Work to complete:
1 > Answer these from the blog post on India's growth:
(a) Which book has the writer recently started reading?
(b) What two destinations are named as common for foreign trips?
(c) Which two kinds of infrastructure does the writer say are being built?
2 > Reproduce the part of the blog post on India's growth starting at "Friday, February 07, 2014" and ending at "ropes to climb.", word for word.
3 > Please carry the blog post on India's growth further, picking up right after its final sentence.
(Source document begins)
Friday, February 07, 2014

Running Out of Ropes to Climb?

I recently started reading Gurucharan Das’s “India Grows At night”. I am yet to finish the book but I am sure it will certainly be a great read. The basic premise of the book is this: India’s growth in last couple of decades is potentially reaching its end point. The growth happened in spite of weak, corrupt and generally incompetent government and unless the situation with governance changes in near future we will be staring at not-so-bright future. Mr. Das is much more positive and optimistic in his assertions that my previous sentence suggest but we are really running out ropes to climb. 

I recently moved to India and I see how things are stretched to the limit. The government is responding at certain levels. Roads are getting built and fly-overs are taking shape but it’s coming too late and too little. The population is growing so fast, in spite of fall in birth rate, and government is miserably failing to meet even the basic needs.  The thing is that in old days government not functioning was given and it didn’t affect the normal life as much since there were few opportunities and there wasn’t a sense of how much potential we have. But people have understood the potential. Small set of population has done exceedingly well in last ten years. The money was made in honest business (construction, services, entrepreneurship, land etc.) and the money is very apparent. And I am not even talking about folks who drive Audis and BMWs. The upper middle class and the middle class are having a lot more luxurious life than what was possible  twenty years ago. The foreign trips to Sri Lanka and South-East Asia are very common and having multiple maids at home to take care is a norm. And I think those are all good signs. The money in most such cases is made honestly and is results of hard work. These people have shown appetite for opportunity and jumped on it. But there is still a large majority left in lurch and to bring these millions of people to a respectable living condition (i.e. way above the BPL level that government insist on referring to when it comes to talking about poverty)we need healthy government functioning competently.
(Source document ends)
(Supplied information begins)
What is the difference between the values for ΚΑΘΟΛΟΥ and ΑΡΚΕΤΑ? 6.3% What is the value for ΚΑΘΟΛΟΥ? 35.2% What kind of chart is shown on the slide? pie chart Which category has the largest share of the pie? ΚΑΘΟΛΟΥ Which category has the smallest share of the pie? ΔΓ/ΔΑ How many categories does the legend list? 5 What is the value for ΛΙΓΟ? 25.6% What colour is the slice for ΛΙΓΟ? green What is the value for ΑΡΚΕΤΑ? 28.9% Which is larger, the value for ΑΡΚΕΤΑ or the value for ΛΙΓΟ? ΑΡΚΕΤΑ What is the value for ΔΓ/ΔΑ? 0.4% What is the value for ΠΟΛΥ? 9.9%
(Supplied information ends)
Written responses:
1 >
(a) Gurucharan Das's "India Grows At night"
(b) Sri Lanka and South-East Asia
(c) Roads and fly-overs

2 >
Friday, February 07, 2014

Running Out of Ropes to Climb?

I recently started reading Gurucharan Das’s “India Grows At night”. I am yet to finish the book but I am sure it will certainly be a great read. The basic premise of the book is this: India’s growth in last couple of decades is potentially reaching its end point. The growth happened in spite of weak, corrupt and generally incompetent government and unless the situation with governance changes in near future we will be staring at not-so-bright future. Mr. Das is much more positive and optimistic in his assertions that my previous sentence suggest but we are really running out ropes to climb.

3 >
The middle class and upper middle class that is enjoying the fruits of liberal economic policy made their money in spite of government. The money is either coming from US through BPO or hybrid outsourcing model or money is made by driving on bad roads, facing power shortage and running around in the maze of unlimited bureaucracy. The airports are congested, the railways are overflowing and large scale industrialization plans are hidden away on environment minister’s desk. The inflation is sky rocketing beyond imagination and comprehension.  Given these issues continue to not only persist but developments have been very slow, how far can middle class can go without hitting the wall?

But I think even after hitting the wall they will survive. They are better educated and there will always be some or other opportunity for them as India will be forced to integrate with world economy. It is the poor that I am worried about. It is the maids and paper-boys, the cleaning ladies and her children that are of most concern. 

For example, more than 80% of road projects are well behind their schedule and planning commission has admitted that port development projects in last planning commission period will not be completed on time. How does it affect poor? As per the  World Economic Forum in its 2011 report on infrastructure, 163 people are lifted out of poverty for every million dollars spent on road development.

Primary education should be the gravest of concerns for next Indian government. The private sector is proliferating at a staggering rate since majority of the public schools i.e. government run schools are in shambles. The private schooling is very expensive for majority of the people. In any case, providing quality education at a very reasonable rate is one of the basic duties of any government. Education shouldn’t be a privilege; it should be a fundamental right. Yet our government has failed miserably. The teachers are either absent or not hired or worse, untrained. This reflects in student’s passing percentage. Only 42% students passed the Math exams in class 8th in government schools.  In 2012 only 30% of Standard 3rd students could read Standard 1st text. Such grim statistics are many.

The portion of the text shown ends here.